Les scientifiques d’Environnement Canada font également de la recherche et du développement afin d’aider à la création de modèles de prévision de la qualité de l'air à la fine pointe de la technologie. Ces modèles permettent de prévoir les avantages de l’élaboration de règlements et de politiques, d’évaluer l’efficacité des règlements sur la qualité de l’air et de contribuer aux améliorations continues aux prévisions de la cote air santé (CAS) d’Environnement Canada.
La santé et la sécurité des Canadiens ainsi que la protection de l’environnement demeurent des priorités absolues du gouvernement du Canada.
Collaboration afin de préserver la qualité de l’air : Au pays comme à l’étranger
Mesures nationales – Collaborer avec nos partenaires pour améliorer la qualité de l’air au Canada
En collaboration avec Santé Canada, Environnement Canada a établi des partenariats avec des gouvernements provinciaux et territoriaux, des administrations municipales, des intervenants de l’industrie et des organisations sanitaires, environnementales et autochtones ainsi que des autorités sanitaires locales en vue de créer et de déployer la CAS pour les collectivités de l’ensemble du Canada. La CAS est un outil d’information publique qui aide les Canadiens à comprendre l’incidence la qualité de l’air sur leur santé, à faire des choix éclairés sur leurs activités en plein air et à apprendre comment réduire la pollution atmosphérique.
Cette collaboration a également mené à l’élaboration des Normes nationales de qualité de l’air ambiant (NNQAA), qui contribuent à améliorer la qualité de l’air extérieur et à maintenir sa bonne qualité. Les NNQAA sont la première étape de la mise en œuvre du Système de gestion de la qualité de l’air (SGQA). À l’aide de ce système, tous les ordres de gouvernement sont en mesure de travailler de concert et de manière efficace afin de réagir aux différents défis en matière de qualité de l’air partout au pays. Les normes établissent des objectifs, en considération de la santé, en ce qui concerne les concentrations de particules fines et d'ozone troposphérique dans l'air ambiant, deux principaux composants du smog.
Mesures internationales pour l’air pur
Le gouvernement du Canada collabore avec d’autres gouvernements afin de réduire la pollution atmosphérique dans le monde entier. Le Canada est signataire de la Convention de Vienne pour la protection de la couche d'ozone, qui comprend le Protocole de Montréal relatif à des substances qui appauvrissent la couche d’ozone.
Au titre du Protocole de Montréal, le Canada prend des mesures en vue de rétablir la couche d’ozone et, par ses actions, l’utilisation des substances appauvrissant la couche d'ozone (PPC et HCFC) a été presque entièrement réduite au Canada.

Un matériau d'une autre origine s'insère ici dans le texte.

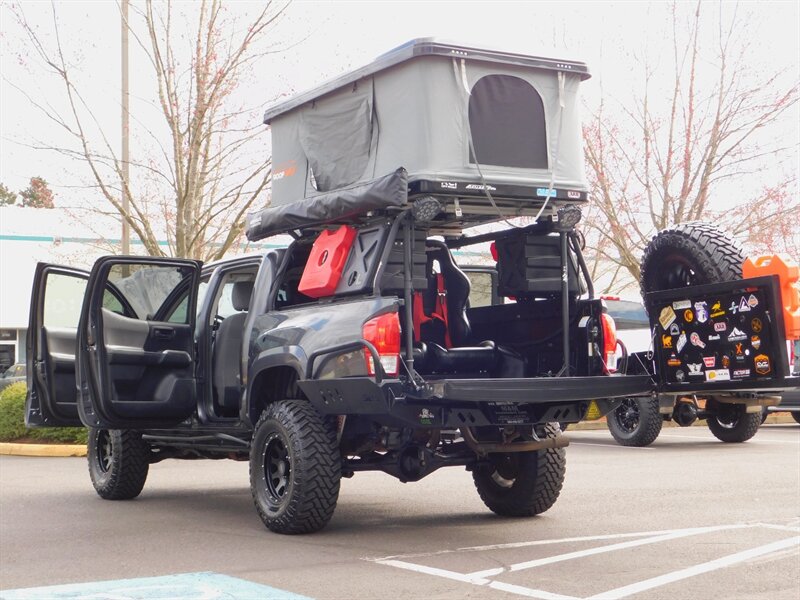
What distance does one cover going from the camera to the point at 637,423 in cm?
1477

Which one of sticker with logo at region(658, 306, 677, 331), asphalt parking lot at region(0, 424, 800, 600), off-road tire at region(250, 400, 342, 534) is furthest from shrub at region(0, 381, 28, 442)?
sticker with logo at region(658, 306, 677, 331)

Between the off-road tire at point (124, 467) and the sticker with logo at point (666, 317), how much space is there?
472 centimetres

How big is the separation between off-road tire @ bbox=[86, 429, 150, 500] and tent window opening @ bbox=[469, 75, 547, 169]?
167 inches

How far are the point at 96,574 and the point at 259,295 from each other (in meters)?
2.75

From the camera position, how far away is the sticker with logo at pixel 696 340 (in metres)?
7.41

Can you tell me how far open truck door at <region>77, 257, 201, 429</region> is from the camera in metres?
8.89

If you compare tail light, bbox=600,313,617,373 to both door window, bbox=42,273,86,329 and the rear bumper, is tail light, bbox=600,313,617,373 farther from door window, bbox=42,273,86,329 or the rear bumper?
door window, bbox=42,273,86,329

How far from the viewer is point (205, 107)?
16859 millimetres

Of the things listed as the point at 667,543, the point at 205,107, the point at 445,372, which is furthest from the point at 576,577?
the point at 205,107

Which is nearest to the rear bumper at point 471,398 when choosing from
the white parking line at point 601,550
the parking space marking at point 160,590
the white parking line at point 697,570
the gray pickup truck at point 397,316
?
the gray pickup truck at point 397,316

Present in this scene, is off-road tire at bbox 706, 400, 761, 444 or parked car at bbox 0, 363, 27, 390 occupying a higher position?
parked car at bbox 0, 363, 27, 390

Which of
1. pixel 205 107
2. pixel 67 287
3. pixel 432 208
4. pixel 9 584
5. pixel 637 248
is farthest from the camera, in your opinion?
pixel 637 248

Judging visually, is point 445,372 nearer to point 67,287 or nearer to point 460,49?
point 460,49

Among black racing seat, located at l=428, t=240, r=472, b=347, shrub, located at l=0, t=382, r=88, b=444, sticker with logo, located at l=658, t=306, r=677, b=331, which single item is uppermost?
black racing seat, located at l=428, t=240, r=472, b=347
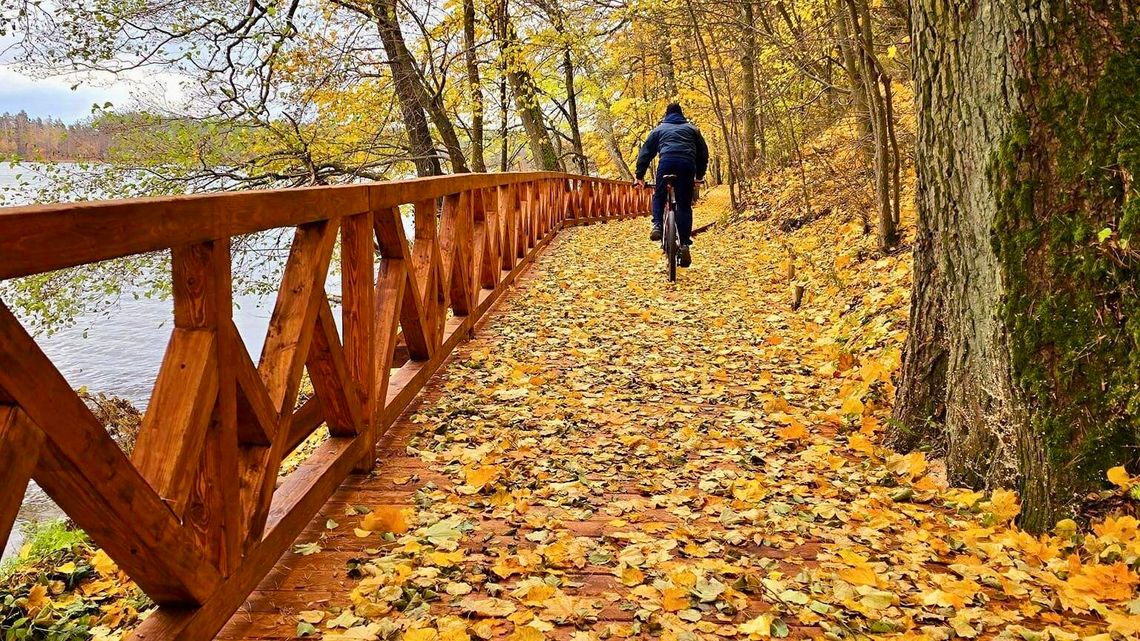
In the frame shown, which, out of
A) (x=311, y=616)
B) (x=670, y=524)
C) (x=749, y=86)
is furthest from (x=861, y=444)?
(x=749, y=86)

De plus, le Canada collabore étroitement avec les États-Unis pour lutter contre la pollution atmosphérique transfrontalière, au moyen de l’Accord Canada–États-Unis sur la qualité de l’air, et travaille en collaboration avec le Conseil de l’Arctique ainsi qu’avec des partenaires de la Coalition pour le climat et l’air pur en vue de réduire les polluants de courte durée de vie ayant un effet sur le climat, comme le carbone noir. Ces réductions peuvent être bénéfiques tant pour la santé que pour le climat.